Students Agree: Using Phones Here is Hard

More than 500 students say cell reception is poor or nonexistent at SHHS

Nearly 95 percent of Shaker Heights High School students surveyed reported experiencing trouble with cell phone reception in the building.

According to the Federal Communications Commission, cell reception works by communicating via radio waves; calls are connected by using a system of base stations. The quality of cell reception can be affected by factors including distance from cell towers, obstacles such as buildings and trees, and network capacity – the number of people trying to use cell service in an area.

According to the FCC, large, brick buildings such as the high school have poor cell service because the radio waves have a harder time penetrating the layers of brick, stone and plaster. Additionally, on the average school day, more than 1,500 people are in the building and trying to connect to cell towers, further diminishing connection quality. 

“Shaker buildings are, as most know, ‘seasoned,’ and were built during an era when something like ubiquitous and instantaneous access to cellular phones (or maybe even phones in general for that matter) would have been thought of as tantamount to flying cars or time travel. They are essentially fortresses built in a manner and with materials that often degrade and, at worst, completely block carrier cell signals,” John Rizzo, executive director of technology and media services, wrote in an email.

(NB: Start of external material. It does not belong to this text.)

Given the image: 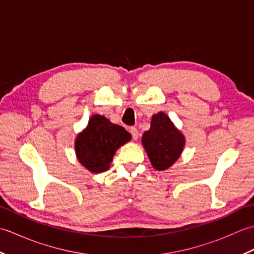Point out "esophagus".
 <instances>
[{"label": "esophagus", "mask_w": 254, "mask_h": 254, "mask_svg": "<svg viewBox=\"0 0 254 254\" xmlns=\"http://www.w3.org/2000/svg\"><path fill=\"white\" fill-rule=\"evenodd\" d=\"M130 133H131V135H132L133 139H137V138H138V131H137L136 127H132L130 128Z\"/></svg>", "instance_id": "34e87169"}]
</instances>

A survey offered to students during Crew Nov. 15 drew 552 respondents. According to the responses, the consensus among students is that reception is best on the third floor. Students identified the basement and small auditorium as the worst areas for service. This is likely because there are fewer obstacles to the signal on the third floor, while the basement exists below three levels of stone floors and brick walls.

Shaker buildings are, as most know, ‘seasoned,’ and were built during an era when something like ubiquitous and instantaneous access to cellular phones would have been thought of as tantamount to flying cars or time travel.

— John Rizzo, executive director of technology and media services

Some students wrote that even when their phones indicate three bars of service, they still cannot send a text message. According to Wilson Amplifiers, a company that develops reception boosting technology, this contradiction exists because it’s up to carriers to decide what a bar of reception means; one carrier’s single bar of reception could be equivalent to two bars for a different carrier.

Some students noted that concerns about service are not always about entertainment or socializing. “I hope teachers understand that getting reception isn’t all about playing on our phones. In multiple scenarios I have been stuck without any way to contact my family members. I have been stuck at school trying to contact for rides home,” one survey respondent wrote. 

In such instances, students can use any classroom phone by dialing 8 and then the phone number they need to reach.

Students also mentioned that they sometimes need to use their phones to submit assignments, such as when taking a picture of work and turning it in on Google Classroom. Poor reception can make this impossible.

Some students wrote that their cell phone reception is worse this year than in years past. Rizzo explained that the decline is due to service providers. “As cellular networks are upgraded, the IT department (and others inside and outside of the district) have noticed a substantial degradation of cell reception not only within Shaker buildings but throughout the city and beyond,” he wrote.

Some students responded with a misconception that the district interferes with reception. “The school blocks cell connection to try to get students off their phones which is so dumb,” wrote one respondent. This is incorrect; blockers of this type are illegal. “Shaker IT does not have any control over [declining reception in buildings],” Rizzo wrote.

Students have all been issued school Chromebooks to complete work, and this policy has been cited as the reason for discontinuing student access to school Wi-Fi networks. The only solution other than student Wi-Fi access, which would enable cell phone use, is “to install carrier-agnostic, in-building cell service amplification systems in each building,” Rizzo wrote. These systems work by attaching antennas to the outside of the building, then placing antennas inside the building to amplify and distribute the signal. This type of system can cost $5-10 per square foot, and the high school campus is 324,956 square feet. Installing such a system could cost between $1.6 million and $3.25 million. 

The survey indicates that poor reception inconveniences everyone in the building at a time when life without phones and service is unimaginable for students. One teacher who responded to the survey, however, wrote, “There should be phone reception blockers in the building. Students don’t need cell phones in school. Generations of humans did without them and turned out just fine.”